**GOAL OF THE EXERCISE**
Answer with the exact lines of the following material from the one containing "40 Factiva Specifika" through the one containing "This Little Piggy: A Counting Book – Jarvis", both end lines included.

DATASET EXTRACT Block Start

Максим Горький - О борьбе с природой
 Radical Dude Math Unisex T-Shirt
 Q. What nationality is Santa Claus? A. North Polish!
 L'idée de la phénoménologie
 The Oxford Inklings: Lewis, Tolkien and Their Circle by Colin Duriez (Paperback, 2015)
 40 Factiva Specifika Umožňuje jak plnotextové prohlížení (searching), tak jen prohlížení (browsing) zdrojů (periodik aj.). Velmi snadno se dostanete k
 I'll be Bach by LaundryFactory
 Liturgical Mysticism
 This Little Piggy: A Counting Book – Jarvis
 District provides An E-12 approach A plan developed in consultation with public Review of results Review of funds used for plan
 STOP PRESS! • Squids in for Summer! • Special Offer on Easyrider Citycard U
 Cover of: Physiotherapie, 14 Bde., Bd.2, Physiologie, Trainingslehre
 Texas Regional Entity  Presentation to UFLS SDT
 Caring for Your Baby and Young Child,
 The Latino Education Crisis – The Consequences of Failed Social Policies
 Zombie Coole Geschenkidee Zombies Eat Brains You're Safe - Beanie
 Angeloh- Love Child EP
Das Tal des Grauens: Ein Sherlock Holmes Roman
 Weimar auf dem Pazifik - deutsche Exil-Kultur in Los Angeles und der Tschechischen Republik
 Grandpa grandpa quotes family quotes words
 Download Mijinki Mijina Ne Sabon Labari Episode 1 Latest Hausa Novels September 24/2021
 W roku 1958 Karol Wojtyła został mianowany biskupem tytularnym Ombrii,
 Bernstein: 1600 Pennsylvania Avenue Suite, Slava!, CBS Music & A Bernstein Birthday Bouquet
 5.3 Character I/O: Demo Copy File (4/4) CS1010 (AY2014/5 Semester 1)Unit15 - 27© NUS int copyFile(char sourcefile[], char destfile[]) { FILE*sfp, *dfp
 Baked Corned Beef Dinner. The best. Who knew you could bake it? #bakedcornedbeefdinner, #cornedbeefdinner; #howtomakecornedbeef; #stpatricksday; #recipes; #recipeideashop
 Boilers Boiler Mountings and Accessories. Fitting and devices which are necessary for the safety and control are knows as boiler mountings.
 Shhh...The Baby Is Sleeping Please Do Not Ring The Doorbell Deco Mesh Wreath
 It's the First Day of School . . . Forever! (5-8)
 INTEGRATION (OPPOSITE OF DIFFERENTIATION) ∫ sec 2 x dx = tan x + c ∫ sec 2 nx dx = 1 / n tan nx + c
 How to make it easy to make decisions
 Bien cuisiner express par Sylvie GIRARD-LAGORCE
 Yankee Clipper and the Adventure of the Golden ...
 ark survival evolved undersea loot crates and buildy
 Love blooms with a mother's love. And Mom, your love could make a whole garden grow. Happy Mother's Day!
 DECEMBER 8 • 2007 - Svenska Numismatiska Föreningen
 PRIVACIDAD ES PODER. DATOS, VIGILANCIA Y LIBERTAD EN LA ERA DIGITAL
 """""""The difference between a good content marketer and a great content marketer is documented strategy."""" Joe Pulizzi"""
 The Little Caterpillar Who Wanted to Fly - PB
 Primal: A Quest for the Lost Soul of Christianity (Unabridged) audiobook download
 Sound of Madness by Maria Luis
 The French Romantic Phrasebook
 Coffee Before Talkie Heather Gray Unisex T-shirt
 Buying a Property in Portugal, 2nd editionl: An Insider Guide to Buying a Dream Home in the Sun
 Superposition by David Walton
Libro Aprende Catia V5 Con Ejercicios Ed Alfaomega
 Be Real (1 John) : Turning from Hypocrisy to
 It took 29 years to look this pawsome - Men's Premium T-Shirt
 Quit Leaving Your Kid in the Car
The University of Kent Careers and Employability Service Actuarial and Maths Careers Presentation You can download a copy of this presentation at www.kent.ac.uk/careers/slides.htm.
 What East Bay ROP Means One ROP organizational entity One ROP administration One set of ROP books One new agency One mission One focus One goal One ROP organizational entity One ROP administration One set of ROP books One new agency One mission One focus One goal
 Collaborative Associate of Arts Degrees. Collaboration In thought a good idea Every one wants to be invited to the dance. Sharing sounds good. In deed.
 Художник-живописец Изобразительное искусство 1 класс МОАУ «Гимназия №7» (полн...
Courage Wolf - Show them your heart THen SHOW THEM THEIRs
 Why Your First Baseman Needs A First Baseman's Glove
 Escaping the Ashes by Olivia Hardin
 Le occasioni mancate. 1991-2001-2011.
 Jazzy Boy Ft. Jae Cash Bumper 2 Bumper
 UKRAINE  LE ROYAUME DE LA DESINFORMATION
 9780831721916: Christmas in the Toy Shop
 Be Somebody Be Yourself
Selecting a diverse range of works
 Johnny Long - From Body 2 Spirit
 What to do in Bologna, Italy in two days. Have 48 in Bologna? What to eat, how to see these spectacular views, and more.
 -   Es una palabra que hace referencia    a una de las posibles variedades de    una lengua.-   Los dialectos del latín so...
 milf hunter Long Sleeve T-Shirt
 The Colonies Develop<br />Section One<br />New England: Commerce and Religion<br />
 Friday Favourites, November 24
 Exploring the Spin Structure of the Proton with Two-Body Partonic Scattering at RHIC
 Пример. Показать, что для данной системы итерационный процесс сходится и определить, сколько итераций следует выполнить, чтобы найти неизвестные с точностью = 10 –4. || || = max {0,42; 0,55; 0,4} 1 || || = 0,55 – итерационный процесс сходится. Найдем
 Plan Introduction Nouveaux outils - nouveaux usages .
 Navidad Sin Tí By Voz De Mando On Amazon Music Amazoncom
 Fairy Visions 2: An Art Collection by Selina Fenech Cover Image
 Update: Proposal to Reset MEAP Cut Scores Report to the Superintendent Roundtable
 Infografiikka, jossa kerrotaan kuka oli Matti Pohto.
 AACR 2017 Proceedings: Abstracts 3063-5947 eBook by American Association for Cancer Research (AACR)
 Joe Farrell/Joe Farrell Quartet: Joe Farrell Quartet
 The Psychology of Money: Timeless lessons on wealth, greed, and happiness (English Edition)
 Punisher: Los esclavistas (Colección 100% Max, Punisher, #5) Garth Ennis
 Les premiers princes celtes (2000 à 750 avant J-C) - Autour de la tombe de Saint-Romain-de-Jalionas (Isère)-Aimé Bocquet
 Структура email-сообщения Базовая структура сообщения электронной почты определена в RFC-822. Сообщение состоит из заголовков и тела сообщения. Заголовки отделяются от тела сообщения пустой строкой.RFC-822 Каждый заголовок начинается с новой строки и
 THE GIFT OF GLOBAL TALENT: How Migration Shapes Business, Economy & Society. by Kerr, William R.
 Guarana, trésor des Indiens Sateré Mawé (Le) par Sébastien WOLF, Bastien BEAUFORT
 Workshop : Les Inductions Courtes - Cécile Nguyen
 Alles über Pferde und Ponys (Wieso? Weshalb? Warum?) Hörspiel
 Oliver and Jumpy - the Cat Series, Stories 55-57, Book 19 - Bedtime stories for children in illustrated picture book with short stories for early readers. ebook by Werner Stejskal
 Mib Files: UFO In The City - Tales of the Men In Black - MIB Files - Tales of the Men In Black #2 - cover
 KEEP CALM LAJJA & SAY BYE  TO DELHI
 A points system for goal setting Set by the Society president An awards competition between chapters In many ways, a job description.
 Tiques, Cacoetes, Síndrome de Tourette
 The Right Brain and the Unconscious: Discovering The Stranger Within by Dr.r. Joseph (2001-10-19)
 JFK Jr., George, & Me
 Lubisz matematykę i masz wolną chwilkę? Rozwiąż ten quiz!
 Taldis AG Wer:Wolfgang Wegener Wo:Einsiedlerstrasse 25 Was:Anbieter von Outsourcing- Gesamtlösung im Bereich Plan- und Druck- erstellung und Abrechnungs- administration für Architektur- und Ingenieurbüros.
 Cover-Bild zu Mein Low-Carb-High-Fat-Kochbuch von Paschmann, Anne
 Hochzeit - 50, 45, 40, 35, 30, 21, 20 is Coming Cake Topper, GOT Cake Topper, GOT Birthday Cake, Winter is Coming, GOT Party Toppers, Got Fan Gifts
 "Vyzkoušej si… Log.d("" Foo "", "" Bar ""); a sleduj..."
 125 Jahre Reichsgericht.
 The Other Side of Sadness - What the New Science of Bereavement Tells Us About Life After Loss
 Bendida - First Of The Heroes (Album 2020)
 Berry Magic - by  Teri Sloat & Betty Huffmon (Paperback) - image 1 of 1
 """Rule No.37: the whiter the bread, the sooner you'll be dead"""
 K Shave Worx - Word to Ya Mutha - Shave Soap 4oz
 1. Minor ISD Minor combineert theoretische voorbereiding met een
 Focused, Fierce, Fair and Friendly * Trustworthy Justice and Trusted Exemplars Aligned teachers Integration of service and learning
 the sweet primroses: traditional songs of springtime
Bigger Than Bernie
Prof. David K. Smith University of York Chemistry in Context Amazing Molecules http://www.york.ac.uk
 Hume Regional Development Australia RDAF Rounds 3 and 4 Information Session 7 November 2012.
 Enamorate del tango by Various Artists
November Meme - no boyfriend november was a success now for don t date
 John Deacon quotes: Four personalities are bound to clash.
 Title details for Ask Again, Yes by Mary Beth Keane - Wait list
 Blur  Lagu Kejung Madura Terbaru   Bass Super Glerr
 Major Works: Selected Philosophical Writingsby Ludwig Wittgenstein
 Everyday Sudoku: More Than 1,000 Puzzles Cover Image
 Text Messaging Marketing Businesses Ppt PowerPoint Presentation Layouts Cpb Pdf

DATASET EXTRACT Block End

**RESULT OF THIS TASK**
 40 Factiva Specifika Umožňuje jak plnotextové prohlížení (searching), tak jen prohlížení (browsing) zdrojů (periodik aj.). Velmi snadno se dostanete k
 I'll be Bach by LaundryFactory
 Liturgical Mysticism
 This Little Piggy: A Counting Book – Jarvis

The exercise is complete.